[Saved entries]
==============================

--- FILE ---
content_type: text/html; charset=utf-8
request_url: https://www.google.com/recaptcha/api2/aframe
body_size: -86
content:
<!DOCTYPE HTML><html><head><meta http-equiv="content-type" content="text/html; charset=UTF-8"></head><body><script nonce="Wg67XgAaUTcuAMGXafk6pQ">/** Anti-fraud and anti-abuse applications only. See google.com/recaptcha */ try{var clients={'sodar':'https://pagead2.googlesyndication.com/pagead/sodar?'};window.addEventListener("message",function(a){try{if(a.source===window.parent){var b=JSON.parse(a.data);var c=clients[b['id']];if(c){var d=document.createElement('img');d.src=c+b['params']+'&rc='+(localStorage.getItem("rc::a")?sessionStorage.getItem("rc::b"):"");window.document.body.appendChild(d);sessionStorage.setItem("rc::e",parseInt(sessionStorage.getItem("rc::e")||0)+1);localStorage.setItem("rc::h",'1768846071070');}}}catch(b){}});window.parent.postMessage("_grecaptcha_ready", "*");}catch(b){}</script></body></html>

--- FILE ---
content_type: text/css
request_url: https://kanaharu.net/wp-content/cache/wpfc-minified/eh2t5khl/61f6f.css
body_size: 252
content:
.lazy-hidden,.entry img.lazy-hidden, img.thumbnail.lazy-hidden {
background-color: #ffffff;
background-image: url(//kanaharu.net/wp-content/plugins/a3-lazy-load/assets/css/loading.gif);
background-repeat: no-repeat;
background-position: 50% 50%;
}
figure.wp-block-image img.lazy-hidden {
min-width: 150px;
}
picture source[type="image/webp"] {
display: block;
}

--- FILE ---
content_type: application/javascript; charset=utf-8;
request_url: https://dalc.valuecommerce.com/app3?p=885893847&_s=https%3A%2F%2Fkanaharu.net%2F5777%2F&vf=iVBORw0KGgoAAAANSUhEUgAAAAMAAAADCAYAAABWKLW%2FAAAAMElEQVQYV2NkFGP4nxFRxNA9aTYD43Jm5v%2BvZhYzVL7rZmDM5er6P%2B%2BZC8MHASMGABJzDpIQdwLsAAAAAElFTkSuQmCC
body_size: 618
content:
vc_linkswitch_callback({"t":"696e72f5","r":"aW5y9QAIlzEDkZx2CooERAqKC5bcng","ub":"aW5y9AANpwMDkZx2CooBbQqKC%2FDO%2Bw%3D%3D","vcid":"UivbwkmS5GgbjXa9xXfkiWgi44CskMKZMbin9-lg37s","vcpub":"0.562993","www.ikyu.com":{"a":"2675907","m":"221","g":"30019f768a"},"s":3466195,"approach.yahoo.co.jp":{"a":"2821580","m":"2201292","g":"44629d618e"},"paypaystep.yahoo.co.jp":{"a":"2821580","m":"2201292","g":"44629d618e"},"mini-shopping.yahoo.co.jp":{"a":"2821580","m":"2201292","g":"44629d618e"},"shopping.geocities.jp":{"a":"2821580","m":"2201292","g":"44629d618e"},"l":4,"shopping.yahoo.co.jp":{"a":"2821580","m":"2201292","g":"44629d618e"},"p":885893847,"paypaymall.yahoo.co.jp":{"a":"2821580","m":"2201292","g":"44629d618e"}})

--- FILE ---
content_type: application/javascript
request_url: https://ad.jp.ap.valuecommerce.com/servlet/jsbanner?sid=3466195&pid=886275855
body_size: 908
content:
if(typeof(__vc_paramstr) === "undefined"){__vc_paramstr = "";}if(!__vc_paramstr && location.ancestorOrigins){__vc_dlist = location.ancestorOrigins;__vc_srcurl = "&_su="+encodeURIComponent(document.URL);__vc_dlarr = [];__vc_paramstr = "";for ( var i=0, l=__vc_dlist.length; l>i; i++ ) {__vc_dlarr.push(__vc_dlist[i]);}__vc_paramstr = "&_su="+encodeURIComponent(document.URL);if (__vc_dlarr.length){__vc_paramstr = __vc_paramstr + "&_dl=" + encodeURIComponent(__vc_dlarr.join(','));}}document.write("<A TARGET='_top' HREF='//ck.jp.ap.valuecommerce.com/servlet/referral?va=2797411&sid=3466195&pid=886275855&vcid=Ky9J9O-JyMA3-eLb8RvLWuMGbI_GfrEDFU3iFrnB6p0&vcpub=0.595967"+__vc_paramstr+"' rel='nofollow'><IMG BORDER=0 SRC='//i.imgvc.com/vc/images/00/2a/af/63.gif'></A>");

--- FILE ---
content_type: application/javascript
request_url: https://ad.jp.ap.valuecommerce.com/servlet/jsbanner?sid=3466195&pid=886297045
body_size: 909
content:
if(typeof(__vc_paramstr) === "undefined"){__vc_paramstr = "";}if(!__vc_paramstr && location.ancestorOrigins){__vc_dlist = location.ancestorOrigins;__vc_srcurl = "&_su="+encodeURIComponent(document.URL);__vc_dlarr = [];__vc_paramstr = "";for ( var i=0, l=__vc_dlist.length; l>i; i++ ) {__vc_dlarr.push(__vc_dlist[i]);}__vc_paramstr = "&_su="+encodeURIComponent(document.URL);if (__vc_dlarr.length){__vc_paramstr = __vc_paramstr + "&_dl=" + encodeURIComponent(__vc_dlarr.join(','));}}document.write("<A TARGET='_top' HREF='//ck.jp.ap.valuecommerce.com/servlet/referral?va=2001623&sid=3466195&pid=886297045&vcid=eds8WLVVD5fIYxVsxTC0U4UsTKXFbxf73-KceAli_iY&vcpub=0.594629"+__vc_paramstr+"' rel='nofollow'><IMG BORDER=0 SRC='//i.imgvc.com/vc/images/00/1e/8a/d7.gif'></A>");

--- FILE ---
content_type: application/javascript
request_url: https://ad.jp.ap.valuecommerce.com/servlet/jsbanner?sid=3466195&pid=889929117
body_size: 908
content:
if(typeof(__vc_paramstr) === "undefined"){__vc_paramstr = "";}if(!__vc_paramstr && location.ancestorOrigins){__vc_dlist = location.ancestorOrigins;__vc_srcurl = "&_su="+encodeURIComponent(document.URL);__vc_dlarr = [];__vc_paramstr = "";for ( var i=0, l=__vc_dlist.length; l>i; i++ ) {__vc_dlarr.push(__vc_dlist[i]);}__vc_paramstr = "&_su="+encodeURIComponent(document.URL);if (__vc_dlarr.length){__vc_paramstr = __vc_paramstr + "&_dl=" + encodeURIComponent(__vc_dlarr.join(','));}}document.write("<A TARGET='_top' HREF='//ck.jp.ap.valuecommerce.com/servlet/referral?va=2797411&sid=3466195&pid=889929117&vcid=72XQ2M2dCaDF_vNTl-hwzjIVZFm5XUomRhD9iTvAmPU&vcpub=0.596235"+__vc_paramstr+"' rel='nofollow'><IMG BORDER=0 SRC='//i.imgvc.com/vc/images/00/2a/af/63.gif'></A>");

==============================

__What to work on__. Exactly as written, please output every entry.

__Answer box__.
--- FILE ---
content_type: text/html; charset=utf-8
request_url: https://www.google.com/recaptcha/api2/aframe
body_size: -86
content:
<!DOCTYPE HTML><html><head><meta http-equiv="content-type" content="text/html; charset=UTF-8"></head><body><script nonce="Wg67XgAaUTcuAMGXafk6pQ">/** Anti-fraud and anti-abuse applications only. See google.com/recaptcha */ try{var clients={'sodar':'https://pagead2.googlesyndication.com/pagead/sodar?'};window.addEventListener("message",function(a){try{if(a.source===window.parent){var b=JSON.parse(a.data);var c=clients[b['id']];if(c){var d=document.createElement('img');d.src=c+b['params']+'&rc='+(localStorage.getItem("rc::a")?sessionStorage.getItem("rc::b"):"");window.document.body.appendChild(d);sessionStorage.setItem("rc::e",parseInt(sessionStorage.getItem("rc::e")||0)+1);localStorage.setItem("rc::h",'1768846071070');}}}catch(b){}});window.parent.postMessage("_grecaptcha_ready", "*");}catch(b){}</script></body></html>

--- FILE ---
content_type: text/css
request_url: https://kanaharu.net/wp-content/cache/wpfc-minified/eh2t5khl/61f6f.css
body_size: 252
content:
.lazy-hidden,.entry img.lazy-hidden, img.thumbnail.lazy-hidden {
background-color: #ffffff;
background-image: url(//kanaharu.net/wp-content/plugins/a3-lazy-load/assets/css/loading.gif);
background-repeat: no-repeat;
background-position: 50% 50%;
}
figure.wp-block-image img.lazy-hidden {
min-width: 150px;
}
picture source[type="image/webp"] {
display: block;
}

--- FILE ---
content_type: application/javascript; charset=utf-8;
request_url: https://dalc.valuecommerce.com/app3?p=885893847&_s=https%3A%2F%2Fkanaharu.net%2F5777%2F&vf=iVBORw0KGgoAAAANSUhEUgAAAAMAAAADCAYAAABWKLW%2FAAAAMElEQVQYV2NkFGP4nxFRxNA9aTYD43Jm5v%2BvZhYzVL7rZmDM5er6P%2B%2BZC8MHASMGABJzDpIQdwLsAAAAAElFTkSuQmCC
body_size: 618
content:
vc_linkswitch_callback({"t":"696e72f5","r":"aW5y9QAIlzEDkZx2CooERAqKC5bcng","ub":"aW5y9AANpwMDkZx2CooBbQqKC%2FDO%2Bw%3D%3D","vcid":"UivbwkmS5GgbjXa9xXfkiWgi44CskMKZMbin9-lg37s","vcpub":"0.562993","www.ikyu.com":{"a":"2675907","m":"221","g":"30019f768a"},"s":3466195,"approach.yahoo.co.jp":{"a":"2821580","m":"2201292","g":"44629d618e"},"paypaystep.yahoo.co.jp":{"a":"2821580","m":"2201292","g":"44629d618e"},"mini-shopping.yahoo.co.jp":{"a":"2821580","m":"2201292","g":"44629d618e"},"shopping.geocities.jp":{"a":"2821580","m":"2201292","g":"44629d618e"},"l":4,"shopping.yahoo.co.jp":{"a":"2821580","m":"2201292","g":"44629d618e"},"p":885893847,"paypaymall.yahoo.co.jp":{"a":"2821580","m":"2201292","g":"44629d618e"}})

--- FILE ---
content_type: application/javascript
request_url: https://ad.jp.ap.valuecommerce.com/servlet/jsbanner?sid=3466195&pid=886275855
body_size: 908
content:
if(typeof(__vc_paramstr) === "undefined"){__vc_paramstr = "";}if(!__vc_paramstr && location.ancestorOrigins){__vc_dlist = location.ancestorOrigins;__vc_srcurl = "&_su="+encodeURIComponent(document.URL);__vc_dlarr = [];__vc_paramstr = "";for ( var i=0, l=__vc_dlist.length; l>i; i++ ) {__vc_dlarr.push(__vc_dlist[i]);}__vc_paramstr = "&_su="+encodeURIComponent(document.URL);if (__vc_dlarr.length){__vc_paramstr = __vc_paramstr + "&_dl=" + encodeURIComponent(__vc_dlarr.join(','));}}document.write("<A TARGET='_top' HREF='//ck.jp.ap.valuecommerce.com/servlet/referral?va=2797411&sid=3466195&pid=886275855&vcid=Ky9J9O-JyMA3-eLb8RvLWuMGbI_GfrEDFU3iFrnB6p0&vcpub=0.595967"+__vc_paramstr+"' rel='nofollow'><IMG BORDER=0 SRC='//i.imgvc.com/vc/images/00/2a/af/63.gif'></A>");

--- FILE ---
content_type: application/javascript
request_url: https://ad.jp.ap.valuecommerce.com/servlet/jsbanner?sid=3466195&pid=886297045
body_size: 909
content:
if(typeof(__vc_paramstr) === "undefined"){__vc_paramstr = "";}if(!__vc_paramstr && location.ancestorOrigins){__vc_dlist = location.ancestorOrigins;__vc_srcurl = "&_su="+encodeURIComponent(document.URL);__vc_dlarr = [];__vc_paramstr = "";for ( var i=0, l=__vc_dlist.length; l>i; i++ ) {__vc_dlarr.push(__vc_dlist[i]);}__vc_paramstr = "&_su="+encodeURIComponent(document.URL);if (__vc_dlarr.length){__vc_paramstr = __vc_paramstr + "&_dl=" + encodeURIComponent(__vc_dlarr.join(','));}}document.write("<A TARGET='_top' HREF='//ck.jp.ap.valuecommerce.com/servlet/referral?va=2001623&sid=3466195&pid=886297045&vcid=eds8WLVVD5fIYxVsxTC0U4UsTKXFbxf73-KceAli_iY&vcpub=0.594629"+__vc_paramstr+"' rel='nofollow'><IMG BORDER=0 SRC='//i.imgvc.com/vc/images/00/1e/8a/d7.gif'></A>");

--- FILE ---
content_type: application/javascript
request_url: https://ad.jp.ap.valuecommerce.com/servlet/jsbanner?sid=3466195&pid=889929117
body_size: 908
content:
if(typeof(__vc_paramstr) === "undefined"){__vc_paramstr = "";}if(!__vc_paramstr && location.ancestorOrigins){__vc_dlist = location.ancestorOrigins;__vc_srcurl = "&_su="+encodeURIComponent(document.URL);__vc_dlarr = [];__vc_paramstr = "";for ( var i=0, l=__vc_dlist.length; l>i; i++ ) {__vc_dlarr.push(__vc_dlist[i]);}__vc_paramstr = "&_su="+encodeURIComponent(document.URL);if (__vc_dlarr.length){__vc_paramstr = __vc_paramstr + "&_dl=" + encodeURIComponent(__vc_dlarr.join(','));}}document.write("<A TARGET='_top' HREF='//ck.jp.ap.valuecommerce.com/servlet/referral?va=2797411&sid=3466195&pid=889929117&vcid=72XQ2M2dCaDF_vNTl-hwzjIVZFm5XUomRhD9iTvAmPU&vcpub=0.596235"+__vc_paramstr+"' rel='nofollow'><IMG BORDER=0 SRC='//i.imgvc.com/vc/images/00/2a/af/63.gif'></A>");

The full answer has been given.